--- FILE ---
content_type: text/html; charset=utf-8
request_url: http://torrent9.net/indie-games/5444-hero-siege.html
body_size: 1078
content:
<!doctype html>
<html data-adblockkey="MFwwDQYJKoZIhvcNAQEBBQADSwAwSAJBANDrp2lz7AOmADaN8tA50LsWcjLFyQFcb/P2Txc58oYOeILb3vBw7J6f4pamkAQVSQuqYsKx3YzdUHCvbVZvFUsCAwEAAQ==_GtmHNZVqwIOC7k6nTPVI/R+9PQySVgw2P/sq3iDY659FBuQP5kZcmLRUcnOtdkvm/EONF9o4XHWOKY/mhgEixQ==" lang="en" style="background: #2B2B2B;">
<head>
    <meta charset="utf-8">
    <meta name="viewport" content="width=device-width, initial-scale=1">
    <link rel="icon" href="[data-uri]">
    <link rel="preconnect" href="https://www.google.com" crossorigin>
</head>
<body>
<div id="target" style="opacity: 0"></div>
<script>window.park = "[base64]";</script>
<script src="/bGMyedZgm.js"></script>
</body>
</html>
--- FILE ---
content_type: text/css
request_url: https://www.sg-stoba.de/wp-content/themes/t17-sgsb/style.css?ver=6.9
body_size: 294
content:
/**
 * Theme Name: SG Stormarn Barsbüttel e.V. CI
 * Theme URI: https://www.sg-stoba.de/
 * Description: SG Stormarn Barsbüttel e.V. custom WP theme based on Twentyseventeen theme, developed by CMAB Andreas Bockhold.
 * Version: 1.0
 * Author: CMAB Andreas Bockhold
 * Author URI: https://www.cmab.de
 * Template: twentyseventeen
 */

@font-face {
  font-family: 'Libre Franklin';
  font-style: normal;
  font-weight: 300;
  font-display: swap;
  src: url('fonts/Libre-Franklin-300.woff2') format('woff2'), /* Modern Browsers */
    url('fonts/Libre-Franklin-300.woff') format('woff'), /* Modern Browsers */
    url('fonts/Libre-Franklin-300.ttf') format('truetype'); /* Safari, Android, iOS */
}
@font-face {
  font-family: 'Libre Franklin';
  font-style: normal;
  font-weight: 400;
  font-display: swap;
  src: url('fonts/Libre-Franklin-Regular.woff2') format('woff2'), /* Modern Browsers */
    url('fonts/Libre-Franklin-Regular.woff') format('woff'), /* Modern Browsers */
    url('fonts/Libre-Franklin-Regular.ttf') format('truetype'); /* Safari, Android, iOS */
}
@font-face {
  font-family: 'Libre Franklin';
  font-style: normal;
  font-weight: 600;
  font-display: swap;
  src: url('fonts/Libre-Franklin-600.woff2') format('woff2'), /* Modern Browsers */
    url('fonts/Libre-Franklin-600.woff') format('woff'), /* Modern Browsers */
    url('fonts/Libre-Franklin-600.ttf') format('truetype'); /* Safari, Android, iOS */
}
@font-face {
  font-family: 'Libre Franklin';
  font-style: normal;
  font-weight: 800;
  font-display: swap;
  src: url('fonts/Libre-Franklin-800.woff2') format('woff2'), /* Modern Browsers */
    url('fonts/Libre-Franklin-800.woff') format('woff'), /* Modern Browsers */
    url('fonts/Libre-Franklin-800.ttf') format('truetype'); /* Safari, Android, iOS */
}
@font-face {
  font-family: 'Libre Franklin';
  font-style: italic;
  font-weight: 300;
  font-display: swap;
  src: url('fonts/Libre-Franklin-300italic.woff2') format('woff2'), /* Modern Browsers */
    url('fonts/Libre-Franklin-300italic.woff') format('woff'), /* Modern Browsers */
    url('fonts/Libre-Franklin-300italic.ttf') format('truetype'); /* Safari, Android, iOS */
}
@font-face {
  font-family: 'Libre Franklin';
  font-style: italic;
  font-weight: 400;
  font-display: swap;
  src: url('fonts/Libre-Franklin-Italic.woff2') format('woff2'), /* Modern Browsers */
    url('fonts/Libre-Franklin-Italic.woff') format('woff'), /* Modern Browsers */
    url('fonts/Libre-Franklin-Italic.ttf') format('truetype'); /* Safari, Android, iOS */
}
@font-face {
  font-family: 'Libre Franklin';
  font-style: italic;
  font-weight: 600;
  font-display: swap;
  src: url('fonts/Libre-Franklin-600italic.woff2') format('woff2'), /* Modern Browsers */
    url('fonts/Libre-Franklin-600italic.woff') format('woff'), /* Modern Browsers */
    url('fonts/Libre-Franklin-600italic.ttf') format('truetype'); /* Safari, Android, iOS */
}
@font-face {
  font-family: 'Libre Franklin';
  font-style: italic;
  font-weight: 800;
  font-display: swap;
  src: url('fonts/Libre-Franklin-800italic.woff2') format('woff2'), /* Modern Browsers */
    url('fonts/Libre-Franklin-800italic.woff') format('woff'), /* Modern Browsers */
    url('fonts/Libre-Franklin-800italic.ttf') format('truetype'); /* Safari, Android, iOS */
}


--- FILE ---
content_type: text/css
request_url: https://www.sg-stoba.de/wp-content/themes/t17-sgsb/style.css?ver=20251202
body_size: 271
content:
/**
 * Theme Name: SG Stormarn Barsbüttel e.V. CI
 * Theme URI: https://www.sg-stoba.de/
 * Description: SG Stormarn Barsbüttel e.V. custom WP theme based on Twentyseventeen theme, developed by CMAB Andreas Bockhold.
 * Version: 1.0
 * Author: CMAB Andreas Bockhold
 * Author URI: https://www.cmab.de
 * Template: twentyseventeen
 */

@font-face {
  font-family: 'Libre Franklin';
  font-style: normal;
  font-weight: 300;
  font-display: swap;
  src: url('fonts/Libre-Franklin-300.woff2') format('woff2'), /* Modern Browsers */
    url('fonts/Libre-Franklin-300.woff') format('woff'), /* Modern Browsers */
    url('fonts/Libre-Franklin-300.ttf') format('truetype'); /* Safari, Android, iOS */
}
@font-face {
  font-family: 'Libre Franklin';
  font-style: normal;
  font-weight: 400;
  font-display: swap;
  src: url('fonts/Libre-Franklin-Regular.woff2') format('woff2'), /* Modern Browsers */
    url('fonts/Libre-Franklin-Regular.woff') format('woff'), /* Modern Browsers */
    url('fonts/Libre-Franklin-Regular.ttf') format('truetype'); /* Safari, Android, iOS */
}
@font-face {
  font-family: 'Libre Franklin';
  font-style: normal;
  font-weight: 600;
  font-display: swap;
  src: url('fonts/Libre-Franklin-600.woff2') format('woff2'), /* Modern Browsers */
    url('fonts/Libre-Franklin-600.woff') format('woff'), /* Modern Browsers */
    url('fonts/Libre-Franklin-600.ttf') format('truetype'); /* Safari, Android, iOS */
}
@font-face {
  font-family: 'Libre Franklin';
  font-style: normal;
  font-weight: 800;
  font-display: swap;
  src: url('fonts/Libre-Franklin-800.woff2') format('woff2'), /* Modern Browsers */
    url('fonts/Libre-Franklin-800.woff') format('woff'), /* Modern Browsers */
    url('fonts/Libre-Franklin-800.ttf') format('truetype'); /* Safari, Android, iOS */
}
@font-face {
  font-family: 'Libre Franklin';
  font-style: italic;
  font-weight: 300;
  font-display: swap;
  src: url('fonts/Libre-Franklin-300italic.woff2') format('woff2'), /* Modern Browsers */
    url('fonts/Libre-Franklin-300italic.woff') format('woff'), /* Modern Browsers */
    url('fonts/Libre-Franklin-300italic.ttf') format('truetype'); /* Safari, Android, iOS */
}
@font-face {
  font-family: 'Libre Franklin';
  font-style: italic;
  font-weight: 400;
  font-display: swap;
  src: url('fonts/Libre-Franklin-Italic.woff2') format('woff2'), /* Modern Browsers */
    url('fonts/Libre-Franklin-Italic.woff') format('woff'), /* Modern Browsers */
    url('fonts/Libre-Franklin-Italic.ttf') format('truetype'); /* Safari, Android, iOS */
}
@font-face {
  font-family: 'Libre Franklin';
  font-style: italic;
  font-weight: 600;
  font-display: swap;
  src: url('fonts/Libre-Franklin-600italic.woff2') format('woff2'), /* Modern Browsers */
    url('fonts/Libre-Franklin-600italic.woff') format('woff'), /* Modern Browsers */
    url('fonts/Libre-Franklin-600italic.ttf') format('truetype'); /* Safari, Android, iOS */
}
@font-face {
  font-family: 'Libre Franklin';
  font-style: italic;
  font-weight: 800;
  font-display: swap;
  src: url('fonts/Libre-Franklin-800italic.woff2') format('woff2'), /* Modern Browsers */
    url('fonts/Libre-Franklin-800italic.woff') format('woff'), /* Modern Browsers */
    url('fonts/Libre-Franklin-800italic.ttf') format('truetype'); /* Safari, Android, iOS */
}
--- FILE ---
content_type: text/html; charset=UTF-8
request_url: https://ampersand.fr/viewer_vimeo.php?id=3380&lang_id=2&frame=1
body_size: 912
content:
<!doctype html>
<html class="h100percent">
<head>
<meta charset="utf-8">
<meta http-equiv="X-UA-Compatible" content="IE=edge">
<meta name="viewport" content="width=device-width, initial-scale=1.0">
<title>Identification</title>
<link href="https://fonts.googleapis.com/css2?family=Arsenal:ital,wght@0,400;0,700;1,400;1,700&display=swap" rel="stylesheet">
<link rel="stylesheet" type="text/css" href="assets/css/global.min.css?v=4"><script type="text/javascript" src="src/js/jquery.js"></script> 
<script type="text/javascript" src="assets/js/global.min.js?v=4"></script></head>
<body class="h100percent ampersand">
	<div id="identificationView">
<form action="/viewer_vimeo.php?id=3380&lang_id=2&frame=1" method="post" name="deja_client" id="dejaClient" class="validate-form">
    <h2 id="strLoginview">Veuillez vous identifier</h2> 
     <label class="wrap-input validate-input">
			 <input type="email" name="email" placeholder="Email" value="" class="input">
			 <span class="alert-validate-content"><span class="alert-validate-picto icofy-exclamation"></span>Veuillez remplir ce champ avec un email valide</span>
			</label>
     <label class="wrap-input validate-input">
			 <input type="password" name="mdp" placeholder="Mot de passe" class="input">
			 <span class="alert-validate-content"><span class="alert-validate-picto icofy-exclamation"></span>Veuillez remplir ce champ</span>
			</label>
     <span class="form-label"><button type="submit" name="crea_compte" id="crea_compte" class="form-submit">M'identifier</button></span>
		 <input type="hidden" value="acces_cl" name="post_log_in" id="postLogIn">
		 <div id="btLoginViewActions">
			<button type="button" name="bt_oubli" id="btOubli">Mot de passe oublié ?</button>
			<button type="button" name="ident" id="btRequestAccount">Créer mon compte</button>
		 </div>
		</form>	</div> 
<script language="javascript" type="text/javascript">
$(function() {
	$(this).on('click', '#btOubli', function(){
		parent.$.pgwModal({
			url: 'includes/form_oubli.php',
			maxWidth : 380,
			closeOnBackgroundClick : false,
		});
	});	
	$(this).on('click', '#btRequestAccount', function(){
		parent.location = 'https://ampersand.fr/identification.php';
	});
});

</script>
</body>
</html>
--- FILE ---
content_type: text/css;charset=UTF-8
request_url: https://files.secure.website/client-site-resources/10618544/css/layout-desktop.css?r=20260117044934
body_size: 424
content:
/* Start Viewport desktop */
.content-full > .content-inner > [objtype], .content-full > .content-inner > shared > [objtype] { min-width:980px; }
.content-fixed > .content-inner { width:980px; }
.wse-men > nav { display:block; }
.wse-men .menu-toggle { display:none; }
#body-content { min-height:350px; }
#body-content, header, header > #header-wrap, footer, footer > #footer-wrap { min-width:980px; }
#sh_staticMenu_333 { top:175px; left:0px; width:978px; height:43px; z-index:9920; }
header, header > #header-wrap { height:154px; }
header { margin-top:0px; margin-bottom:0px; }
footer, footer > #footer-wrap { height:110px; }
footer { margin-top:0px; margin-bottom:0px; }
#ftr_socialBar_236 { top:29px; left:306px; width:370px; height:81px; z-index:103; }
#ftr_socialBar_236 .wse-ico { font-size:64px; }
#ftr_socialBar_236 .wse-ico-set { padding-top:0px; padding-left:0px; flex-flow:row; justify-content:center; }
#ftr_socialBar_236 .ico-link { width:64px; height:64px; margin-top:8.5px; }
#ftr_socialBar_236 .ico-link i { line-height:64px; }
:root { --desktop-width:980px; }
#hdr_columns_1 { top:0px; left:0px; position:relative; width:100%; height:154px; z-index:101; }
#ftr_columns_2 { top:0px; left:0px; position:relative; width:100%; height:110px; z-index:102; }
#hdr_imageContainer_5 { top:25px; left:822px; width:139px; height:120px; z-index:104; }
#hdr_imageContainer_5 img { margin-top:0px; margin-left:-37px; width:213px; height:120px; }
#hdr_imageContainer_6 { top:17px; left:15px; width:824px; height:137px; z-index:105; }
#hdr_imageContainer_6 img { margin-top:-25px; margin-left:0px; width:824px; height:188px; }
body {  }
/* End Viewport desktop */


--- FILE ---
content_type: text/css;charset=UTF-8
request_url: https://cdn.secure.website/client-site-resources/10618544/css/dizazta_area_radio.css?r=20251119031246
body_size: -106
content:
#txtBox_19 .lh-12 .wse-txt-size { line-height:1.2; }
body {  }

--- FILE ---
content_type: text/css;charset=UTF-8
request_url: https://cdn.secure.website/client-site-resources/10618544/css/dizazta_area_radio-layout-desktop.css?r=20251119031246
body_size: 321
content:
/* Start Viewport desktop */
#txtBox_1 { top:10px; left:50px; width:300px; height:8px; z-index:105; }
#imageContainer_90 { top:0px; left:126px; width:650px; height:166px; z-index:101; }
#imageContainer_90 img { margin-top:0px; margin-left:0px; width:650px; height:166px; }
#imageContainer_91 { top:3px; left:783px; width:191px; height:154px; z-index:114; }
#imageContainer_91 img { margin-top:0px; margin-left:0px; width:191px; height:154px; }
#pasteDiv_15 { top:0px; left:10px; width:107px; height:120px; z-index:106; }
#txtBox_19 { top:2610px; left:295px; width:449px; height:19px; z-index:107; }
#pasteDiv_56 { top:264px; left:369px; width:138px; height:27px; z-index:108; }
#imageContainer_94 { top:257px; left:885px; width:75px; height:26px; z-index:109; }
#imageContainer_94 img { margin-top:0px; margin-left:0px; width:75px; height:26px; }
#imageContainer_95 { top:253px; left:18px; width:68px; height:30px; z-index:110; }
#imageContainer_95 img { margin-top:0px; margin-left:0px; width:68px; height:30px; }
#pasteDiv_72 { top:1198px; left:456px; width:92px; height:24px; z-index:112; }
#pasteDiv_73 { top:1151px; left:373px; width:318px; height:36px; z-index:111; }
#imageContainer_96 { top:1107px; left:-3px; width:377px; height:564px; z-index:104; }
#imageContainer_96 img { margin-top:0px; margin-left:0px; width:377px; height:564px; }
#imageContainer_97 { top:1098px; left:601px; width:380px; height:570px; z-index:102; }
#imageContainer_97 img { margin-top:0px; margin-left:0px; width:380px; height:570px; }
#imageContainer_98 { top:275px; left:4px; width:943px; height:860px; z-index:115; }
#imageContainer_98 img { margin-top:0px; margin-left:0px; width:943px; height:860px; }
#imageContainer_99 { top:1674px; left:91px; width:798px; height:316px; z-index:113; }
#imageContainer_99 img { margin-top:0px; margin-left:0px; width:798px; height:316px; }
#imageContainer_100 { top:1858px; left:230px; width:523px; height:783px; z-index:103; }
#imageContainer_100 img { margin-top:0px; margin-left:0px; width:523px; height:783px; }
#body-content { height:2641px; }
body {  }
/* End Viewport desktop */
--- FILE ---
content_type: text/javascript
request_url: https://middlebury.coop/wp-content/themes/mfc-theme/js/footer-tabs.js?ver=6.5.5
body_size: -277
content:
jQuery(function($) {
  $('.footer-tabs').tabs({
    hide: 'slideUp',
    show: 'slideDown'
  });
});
::::
▶ _Work item_:
Note each line of the entries that has "html" in it, and copy those lines.

▶ _Completed task_:
content_type: text/html; charset=utf-8
request_url: http://torrent9.net/indie-games/5444-hero-siege.html
<!doctype html>
<html data-adblockkey="MFwwDQYJKoZIhvcNAQEBBQADSwAwSAJBANDrp2lz7AOmADaN8tA50LsWcjLFyQFcb/P2Txc58oYOeILb3vBw7J6f4pamkAQVSQuqYsKx3YzdUHCvbVZvFUsCAwEAAQ==_GtmHNZVqwIOC7k6nTPVI/R+9PQySVgw2P/sq3iDY659FBuQP5kZcmLRUcnOtdkvm/EONF9o4XHWOKY/mhgEixQ==" lang="en" style="background: #2B2B2B;">
</html>
content_type: text/html; charset=UTF-8
<!doctype html>
<html class="h100percent">
</html>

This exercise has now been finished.